Niemowlę nie odpowiedziało. Poruszało się pod folią, kwiliło zaś dla samej potrzeby oznajmienia światu swojej obecności, nie po to, by wdawać się z księdzem w dyskusje.
O'Brian westchnął i wreszcie zdecydował się opuścić bezpieczny próg plebani. Na schodach jednak jeszcze raz się rozejrzał. Nikogo. Przynajmniej w pobliżu. Tylko daleko, na końcu rzędu drzew pojawiło się kilkoro dzieci, kopiąc piłkę i śmiejąc się radośnie. Z wiatrem leciały słowa, których lokalny duszpasterz nie rozumiał. Zapewne Polacy.
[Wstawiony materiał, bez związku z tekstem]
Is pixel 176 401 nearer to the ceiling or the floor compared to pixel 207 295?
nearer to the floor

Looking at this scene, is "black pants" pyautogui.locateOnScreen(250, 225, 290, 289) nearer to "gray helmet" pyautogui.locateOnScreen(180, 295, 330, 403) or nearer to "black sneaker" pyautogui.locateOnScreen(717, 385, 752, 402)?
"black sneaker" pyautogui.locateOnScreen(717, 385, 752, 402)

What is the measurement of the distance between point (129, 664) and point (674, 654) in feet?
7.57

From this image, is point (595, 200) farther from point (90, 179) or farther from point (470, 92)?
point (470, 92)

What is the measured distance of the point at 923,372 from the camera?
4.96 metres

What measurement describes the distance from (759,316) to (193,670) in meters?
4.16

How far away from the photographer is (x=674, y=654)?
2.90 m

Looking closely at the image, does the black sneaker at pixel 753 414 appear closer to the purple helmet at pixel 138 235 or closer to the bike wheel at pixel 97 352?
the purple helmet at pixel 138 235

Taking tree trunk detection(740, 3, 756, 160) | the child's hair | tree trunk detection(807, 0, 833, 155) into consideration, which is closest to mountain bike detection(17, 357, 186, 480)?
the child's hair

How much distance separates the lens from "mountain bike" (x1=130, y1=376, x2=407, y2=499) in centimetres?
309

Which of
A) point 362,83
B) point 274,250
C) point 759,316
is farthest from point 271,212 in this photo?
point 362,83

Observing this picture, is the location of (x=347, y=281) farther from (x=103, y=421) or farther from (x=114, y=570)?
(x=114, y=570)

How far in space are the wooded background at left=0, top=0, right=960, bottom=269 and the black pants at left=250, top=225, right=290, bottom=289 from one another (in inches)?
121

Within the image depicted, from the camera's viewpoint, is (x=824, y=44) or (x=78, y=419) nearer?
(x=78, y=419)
Trzeba będzie chyba kupić słownik i podszkolić się. Dla przyzwoitości. Koniec końców, to właśnie ich rodzice najliczniej ostatnimi czasy zapełniali jego kościół podczas niedzielnych mszy świętych. Wspaniały, bogobojny naród.
Ksiądz ujął rączkę kosza i szybko, jakby kradł w supermarkecie, odwrócił się. Zastygł w bezruchu. W przejściu stała pani Willks. Z wielkimi rękoma skrzyżowanymi na monstrualnych piersiach, w pozie żandarma, który ujął drobnego złodziejaszka. Patrzyła na księdza, krzywiąc znacząco wargi i mrużąc oczy. O'Brian, zupełnie bez przyczyny, poczuł jak policzki powleka mu paląca czerwień.
– To nie...
Pani Willks, od wielu lat gospodarująca jego małym królestwem, chrząknęła tylko i kapłan natychmiast zamilkł. Zrozumiał, jak mało brakowało aby się zaczął tłumaczyć. A przecież nie było potrzeby. Tłumaczą się winni, zaś im goręcej to czynią, tym bardziej pewne, że mają coś na sumieniu. Tymczasem jego sumienie było czyste i klarowne jak szesnastoletnia whisky. Ktoś podrzucił mu niemowlę. Dopiero teraz uznał, że to nie był żart jakiegoś sfrustrowanego protestanta. Pewnie to dzieło matki, która uznała, że sama nie da sobie rady. Pani Willks, mądra i wyrozumiała, z pewnością to rozumie. Wie, że w całej tej sytuacji oboje – ona i O'Brian – stoją po tej samej stronie barykady.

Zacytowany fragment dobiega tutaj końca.